What the task requires. Reproduce the following lines word for word, leaving out the pictures.

Given data.
>> BEGIN

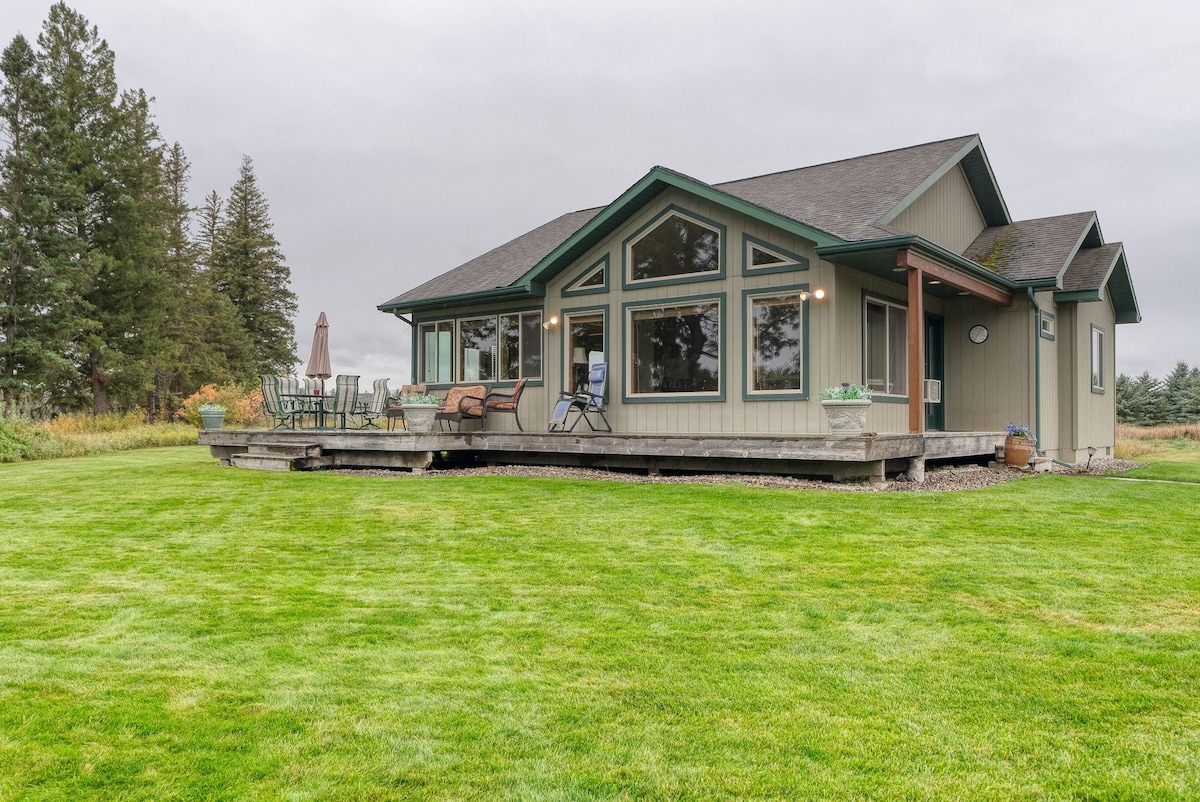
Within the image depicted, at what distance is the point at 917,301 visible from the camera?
8.34 m

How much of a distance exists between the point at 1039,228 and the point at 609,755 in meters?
12.7

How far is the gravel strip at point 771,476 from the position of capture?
25.7 feet

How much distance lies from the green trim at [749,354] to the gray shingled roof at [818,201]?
0.88 m

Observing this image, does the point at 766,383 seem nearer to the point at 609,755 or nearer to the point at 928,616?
the point at 928,616

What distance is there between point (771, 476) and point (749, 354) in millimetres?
1756

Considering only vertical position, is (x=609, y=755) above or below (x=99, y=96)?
below

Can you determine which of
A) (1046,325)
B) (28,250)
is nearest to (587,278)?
(1046,325)

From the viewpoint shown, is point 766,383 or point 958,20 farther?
point 958,20

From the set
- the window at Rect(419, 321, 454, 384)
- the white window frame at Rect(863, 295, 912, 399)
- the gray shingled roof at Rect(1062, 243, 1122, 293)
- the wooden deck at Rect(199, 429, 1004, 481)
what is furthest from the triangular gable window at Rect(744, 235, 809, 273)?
the window at Rect(419, 321, 454, 384)

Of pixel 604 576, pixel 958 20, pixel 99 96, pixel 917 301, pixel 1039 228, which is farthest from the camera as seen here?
pixel 99 96

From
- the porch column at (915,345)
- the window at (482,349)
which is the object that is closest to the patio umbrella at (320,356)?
the window at (482,349)

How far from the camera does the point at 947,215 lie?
1139 centimetres

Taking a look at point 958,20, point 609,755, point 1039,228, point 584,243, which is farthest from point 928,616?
point 958,20

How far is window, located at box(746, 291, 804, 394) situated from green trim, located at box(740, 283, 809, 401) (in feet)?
0.04
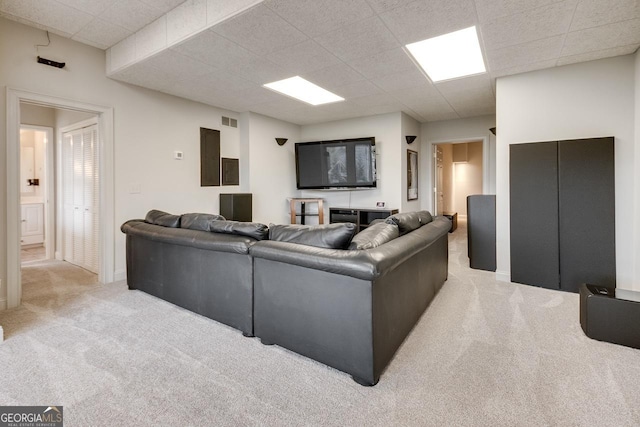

>> END

Solved exercise.
Within the image depicted, at what distance is the point at 917,301 visible from the camera?
8.34 m

How much of a distance exists between the point at 1039,228 and the point at 609,755 in meters?
12.7

How far is the gravel strip at point 771,476 from the position of capture?
25.7 feet

How much distance lies from the green trim at [749,354] to the gray shingled roof at [818,201]?
0.88 m

Observing this image, does the point at 766,383 seem nearer to the point at 609,755 or nearer to the point at 928,616?
the point at 928,616

What distance is there between point (771, 476) and point (749, 354) in millimetres?
1756

Considering only vertical position, is (x=609, y=755) above or below (x=99, y=96)?
below

Can you determine which of
A) (1046,325)
B) (28,250)
is nearest to (587,278)?
(1046,325)

From the viewpoint shown, is point 766,383 or point 958,20 farther?
point 958,20

From the set
- the window at Rect(419, 321, 454, 384)
- the white window frame at Rect(863, 295, 912, 399)
- the gray shingled roof at Rect(1062, 243, 1122, 293)
- the wooden deck at Rect(199, 429, 1004, 481)
what is furthest from the triangular gable window at Rect(744, 235, 809, 273)?
the window at Rect(419, 321, 454, 384)

Of pixel 604 576, pixel 958 20, pixel 99 96, pixel 917 301, pixel 1039 228, which is farthest from the camera as seen here?
pixel 99 96

From
- the porch column at (915,345)
- the window at (482,349)
which is the object that is closest to the patio umbrella at (320,356)?
the window at (482,349)

How far from the camera does the point at 947,215 lie?
1139 centimetres

Taking a look at point 958,20, point 609,755, point 1039,228, point 584,243, which is farthest from point 928,616?
point 958,20

How far is window, located at box(746, 291, 804, 394) situated from green trim, located at box(740, 283, 809, 401) (in feet)?
0.04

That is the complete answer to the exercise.